Please convert the rows into a two-column CSV with the headers "prompt" and "response", one line per row, and put each value in a single quoted field with any line breaks replaced by spaces. Begin at the line that has "At what depth", continue through the end of the rows, and leave the pictures out.

━━━━━━━━━━━━━━━━━━━━━━━━━━━━━━

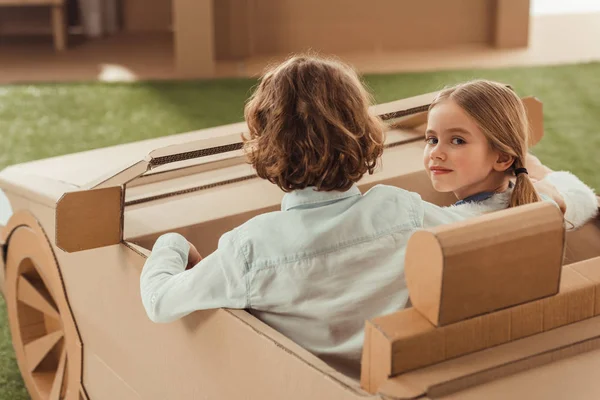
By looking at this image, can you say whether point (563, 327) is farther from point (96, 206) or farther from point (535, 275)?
point (96, 206)

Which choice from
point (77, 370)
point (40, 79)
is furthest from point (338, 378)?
point (40, 79)

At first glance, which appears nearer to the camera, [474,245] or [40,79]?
[474,245]

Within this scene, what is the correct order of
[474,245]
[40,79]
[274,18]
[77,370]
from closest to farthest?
[474,245], [77,370], [40,79], [274,18]

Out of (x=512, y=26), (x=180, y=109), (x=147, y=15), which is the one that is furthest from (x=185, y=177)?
(x=147, y=15)

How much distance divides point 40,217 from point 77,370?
0.24 metres

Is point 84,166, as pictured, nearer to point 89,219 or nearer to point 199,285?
point 89,219

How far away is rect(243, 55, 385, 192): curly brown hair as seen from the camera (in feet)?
3.14

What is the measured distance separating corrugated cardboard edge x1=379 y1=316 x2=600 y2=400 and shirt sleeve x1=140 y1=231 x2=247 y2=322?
25 cm

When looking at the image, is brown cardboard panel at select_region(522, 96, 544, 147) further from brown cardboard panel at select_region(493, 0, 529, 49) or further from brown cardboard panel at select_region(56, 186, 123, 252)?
brown cardboard panel at select_region(493, 0, 529, 49)

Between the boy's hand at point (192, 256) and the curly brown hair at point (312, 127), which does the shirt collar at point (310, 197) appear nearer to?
the curly brown hair at point (312, 127)

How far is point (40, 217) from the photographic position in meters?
1.34

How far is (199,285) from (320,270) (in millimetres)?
134

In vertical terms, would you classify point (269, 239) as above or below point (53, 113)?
above

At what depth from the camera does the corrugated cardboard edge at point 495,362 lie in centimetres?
76
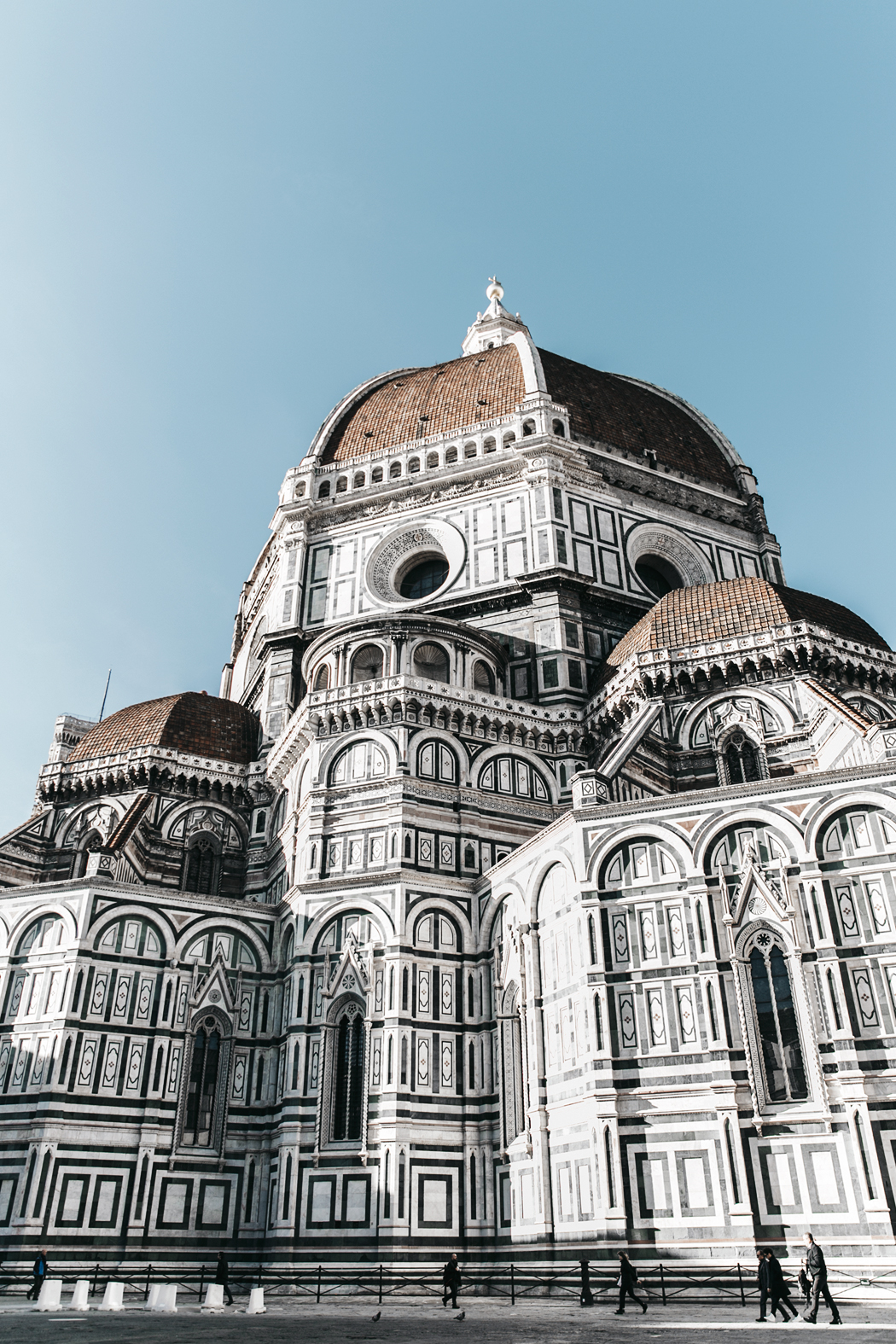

━━━━━━━━━━━━━━━━━━━━━━━━━━━━━━

# ANSWER TO THIS TASK
prompt,response
"At what depth from the camera does the corrugated cardboard edge at point 495,362 lie in centimetres?","76"